**** Data excerpts

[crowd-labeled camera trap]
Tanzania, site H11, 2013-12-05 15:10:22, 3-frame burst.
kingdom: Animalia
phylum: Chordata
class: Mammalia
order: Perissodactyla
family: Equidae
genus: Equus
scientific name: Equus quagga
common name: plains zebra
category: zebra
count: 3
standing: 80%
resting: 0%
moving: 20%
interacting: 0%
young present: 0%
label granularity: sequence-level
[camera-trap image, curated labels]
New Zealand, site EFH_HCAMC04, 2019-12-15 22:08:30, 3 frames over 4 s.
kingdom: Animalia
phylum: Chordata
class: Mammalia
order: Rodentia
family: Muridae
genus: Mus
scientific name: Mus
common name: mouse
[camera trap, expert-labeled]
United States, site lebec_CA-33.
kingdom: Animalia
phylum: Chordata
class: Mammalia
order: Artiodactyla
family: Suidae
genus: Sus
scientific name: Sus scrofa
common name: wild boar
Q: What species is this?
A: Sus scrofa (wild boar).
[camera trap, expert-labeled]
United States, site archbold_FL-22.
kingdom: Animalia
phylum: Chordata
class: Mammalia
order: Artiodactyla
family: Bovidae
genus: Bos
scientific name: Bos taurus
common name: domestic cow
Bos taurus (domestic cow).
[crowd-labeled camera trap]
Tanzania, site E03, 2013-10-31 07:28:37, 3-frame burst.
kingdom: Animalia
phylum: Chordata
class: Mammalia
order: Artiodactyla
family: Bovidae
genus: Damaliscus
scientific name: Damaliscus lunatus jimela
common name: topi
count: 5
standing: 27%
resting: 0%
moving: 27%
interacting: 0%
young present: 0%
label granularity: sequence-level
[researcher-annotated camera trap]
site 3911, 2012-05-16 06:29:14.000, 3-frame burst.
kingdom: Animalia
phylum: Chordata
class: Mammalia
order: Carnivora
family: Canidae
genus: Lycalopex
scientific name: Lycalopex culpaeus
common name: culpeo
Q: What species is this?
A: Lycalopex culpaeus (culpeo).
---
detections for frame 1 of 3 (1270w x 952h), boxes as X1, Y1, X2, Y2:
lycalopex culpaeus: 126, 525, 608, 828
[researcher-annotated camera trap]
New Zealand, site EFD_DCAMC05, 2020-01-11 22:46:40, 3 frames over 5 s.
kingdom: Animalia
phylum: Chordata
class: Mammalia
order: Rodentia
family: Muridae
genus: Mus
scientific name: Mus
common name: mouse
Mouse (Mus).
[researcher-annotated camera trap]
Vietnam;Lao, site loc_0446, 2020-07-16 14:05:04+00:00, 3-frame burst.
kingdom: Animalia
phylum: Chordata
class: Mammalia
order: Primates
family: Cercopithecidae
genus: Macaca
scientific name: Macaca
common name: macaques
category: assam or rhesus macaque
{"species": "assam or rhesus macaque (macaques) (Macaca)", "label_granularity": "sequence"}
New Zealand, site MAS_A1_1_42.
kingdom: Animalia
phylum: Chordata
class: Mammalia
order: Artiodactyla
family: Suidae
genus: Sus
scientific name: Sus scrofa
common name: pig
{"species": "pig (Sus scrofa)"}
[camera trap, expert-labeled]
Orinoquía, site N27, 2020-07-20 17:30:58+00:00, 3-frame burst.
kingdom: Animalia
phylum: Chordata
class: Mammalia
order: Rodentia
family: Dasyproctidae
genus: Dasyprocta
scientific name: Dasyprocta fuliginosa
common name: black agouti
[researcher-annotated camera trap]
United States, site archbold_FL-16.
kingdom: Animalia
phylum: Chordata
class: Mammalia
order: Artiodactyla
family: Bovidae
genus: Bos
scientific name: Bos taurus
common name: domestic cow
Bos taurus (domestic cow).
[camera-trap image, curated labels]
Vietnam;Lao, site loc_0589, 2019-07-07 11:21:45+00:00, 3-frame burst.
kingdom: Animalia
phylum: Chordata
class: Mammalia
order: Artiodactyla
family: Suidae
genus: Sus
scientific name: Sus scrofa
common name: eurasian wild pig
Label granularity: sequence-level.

********

■ Task directions: Transcribe every record above exactly.

■ Solution for this exercise:
[crowd-labeled camera trap]
Tanzania, site H11, 2013-12-05 15:10:22, 3-frame burst.
kingdom: Animalia
phylum: Chordata
class: Mammalia
order: Perissodactyla
family: Equidae
genus: Equus
scientific name: Equus quagga
common name: plains zebra
category: zebra
count: 3
standing: 80%
resting: 0%
moving: 20%
interacting: 0%
young present: 0%
label granularity: sequence-level
[camera-trap image, curated labels]
New Zealand, site EFH_HCAMC04, 2019-12-15 22:08:30, 3 frames over 4 s.
kingdom: Animalia
phylum: Chordata
class: Mammalia
order: Rodentia
family: Muridae
genus: Mus
scientific name: Mus
common name: mouse
[camera trap, expert-labeled]
United States, site lebec_CA-33.
kingdom: Animalia
phylum: Chordata
class: Mammalia
order: Artiodactyla
family: Suidae
genus: Sus
scientific name: Sus scrofa
common name: wild boar
Q: What species is this?
A: Sus scrofa (wild boar).
[camera trap, expert-labeled]
United States, site archbold_FL-22.
kingdom: Animalia
phylum: Chordata
class: Mammalia
order: Artiodactyla
family: Bovidae
genus: Bos
scientific name: Bos taurus
common name: domestic cow
Bos taurus (domestic cow).
[crowd-labeled camera trap]
Tanzania, site E03, 2013-10-31 07:28:37, 3-frame burst.
kingdom: Animalia
phylum: Chordata
class: Mammalia
order: Artiodactyla
family: Bovidae
genus: Damaliscus
scientific name: Damaliscus lunatus jimela
common name: topi
count: 5
standing: 27%
resting: 0%
moving: 27%
interacting: 0%
young present: 0%
label granularity: sequence-level
[researcher-annotated camera trap]
site 3911, 2012-05-16 06:29:14.000, 3-frame burst.
kingdom: Animalia
phylum: Chordata
class: Mammalia
order: Carnivora
family: Canidae
genus: Lycalopex
scientific name: Lycalopex culpaeus
common name: culpeo
Q: What species is this?
A: Lycalopex culpaeus (culpeo).
---
detections for frame 1 of 3 (1270w x 952h), boxes as X1, Y1, X2, Y2:
lycalopex culpaeus: 126, 525, 608, 828
[researcher-annotated camera trap]
New Zealand, site EFD_DCAMC05, 2020-01-11 22:46:40, 3 frames over 5 s.
kingdom: Animalia
phylum: Chordata
class: Mammalia
order: Rodentia
family: Muridae
genus: Mus
scientific name: Mus
common name: mouse
Mouse (Mus).
[researcher-annotated camera trap]
Vietnam;Lao, site loc_0446, 2020-07-16 14:05:04+00:00, 3-frame burst.
kingdom: Animalia
phylum: Chordata
class: Mammalia
order: Primates
family: Cercopithecidae
genus: Macaca
scientific name: Macaca
common name: macaques
category: assam or rhesus macaque
{"species": "assam or rhesus macaque (macaques) (Macaca)", "label_granularity": "sequence"}
New Zealand, site MAS_A1_1_42.
kingdom: Animalia
phylum: Chordata
class: Mammalia
order: Artiodactyla
family: Suidae
genus: Sus
scientific name: Sus scrofa
common name: pig
{"species": "pig (Sus scrofa)"}
[camera trap, expert-labeled]
Orinoquía, site N27, 2020-07-20 17:30:58+00:00, 3-frame burst.
kingdom: Animalia
phylum: Chordata
class: Mammalia
order: Rodentia
family: Dasyproctidae
genus: Dasyprocta
scientific name: Dasyprocta fuliginosa
common name: black agouti
[researcher-annotated camera trap]
United States, site archbold_FL-16.
kingdom: Animalia
phylum: Chordata
class: Mammalia
order: Artiodactyla
family: Bovidae
genus: Bos
scientific name: Bos taurus
common name: domestic cow
Bos taurus (domestic cow).
[camera-trap image, curated labels]
Vietnam;Lao, site loc_0589, 2019-07-07 11:21:45+00:00, 3-frame burst.
kingdom: Animalia
phylum: Chordata
class: Mammalia
order: Artiodactyla
family: Suidae
genus: Sus
scientific name: Sus scrofa
common name: eurasian wild pig
Label granularity: sequence-level.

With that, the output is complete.